▸ Provided text

I am facing a problem in C language. I want to convert String into Long.

char* s = "hello"; long l;

l = atol(s); cout<<l;

it returns me 0.

can anybody solve this problem. I am waitinf for ur kind replies... Thank you

The string "hello" isn't numeric so it can't be converted to a number (whether int, long, or what-have-you).
Atlant 12:53, 9 November 2005 (UTC)
As a side note, the language used above cannot be C, since cout is used. cout is used in C++.
81.234.182.189 14:42, 31 January 2007 (UTC)

Here is how to reliably see whether you have a number:

 char* s = sourcestring;
 char* p;
 long l = strtol(s, &p, 10); // this *sets* p to point after the number
 if (p == s) {
   // string did not start with a number or whitespace
   // this also catches the nul string
 } else if (*p) {
   // there were trailing characters after the number
 } else {
   // string was only whitespace + a number and ok
 }

C String

Time to create a disambig page, and to give the c-string women's bottom thong garment its own page? 85.227.226.168 17:03, 2 June 2007 (UTC)

▸ Data block
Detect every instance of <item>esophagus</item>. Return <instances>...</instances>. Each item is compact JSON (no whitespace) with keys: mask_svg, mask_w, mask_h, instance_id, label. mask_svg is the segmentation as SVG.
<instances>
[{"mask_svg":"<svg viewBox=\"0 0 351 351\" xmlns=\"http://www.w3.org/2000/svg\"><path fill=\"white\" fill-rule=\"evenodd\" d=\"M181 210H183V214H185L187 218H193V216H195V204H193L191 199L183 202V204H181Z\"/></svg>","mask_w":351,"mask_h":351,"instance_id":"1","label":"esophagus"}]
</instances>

▸ Required tasks
a - For each statement about the thread on converting a string to a long, answer yes or no to whether it agrees with the thread, and quote the deciding words. (i) For the string "hello", the conversion gave 0. (ii) One reply says the code must be C because it uses cout. (iii) The strtol call sets p to point before the number.
b - Carry on the thread about converting a string to a long from its last sentence.
The lines are separate material from the thread about converting a string to a long.

▸ Answers for the tasks
a -
(i) Yes: "it returns me 0."
(ii) No: "the language used above cannot be C, since cout is used."
(iii) No: "this *sets* p to point after the number"

b -
Yes, please do create a disambig page.

C String is the brand name of new type of women's lingerie, which is worn instead of a thong. While the manufacturer calls it 'invisable underwear' it is essentially a thong with no waist band. A flexible internal frame holds it to the pelvis and keeps it stable. The manufacturer claims that the advantages are that there are no panty-lines. While many women worry that it will not stay in place, the manufacturer claims that it does. In addition to being used as underwear it can be worn to the beach as swimwear and it is sometimes worn by Brazilian samba dancers who are competing to wear the skimpiest of outfits at Carnival.

UK http://www.lovehoney.co.uk/brands/c-string/

USA http://www.squidoo. com/CString

A UK Video showing a C String over lingerie. http://www.youtube.com/watch?v=2kUgkDH27e8 —Preceding unsigned comment added by 80.218.52.38 (talk) 05:32, 10 January 2008 (UTC)

Redirect ASCIZ and ASCIIZ here

Currently "ASCIZ" redirects to String_(computer_science) and "ASCIIZ" to American_Standard_Code_for_Information_Interchange. Both should redirectet to the same article. I think to here (C_string) would be best. Other suggestions? /David A 195.84.167.2 08:34, 19 October 2007 (UTC)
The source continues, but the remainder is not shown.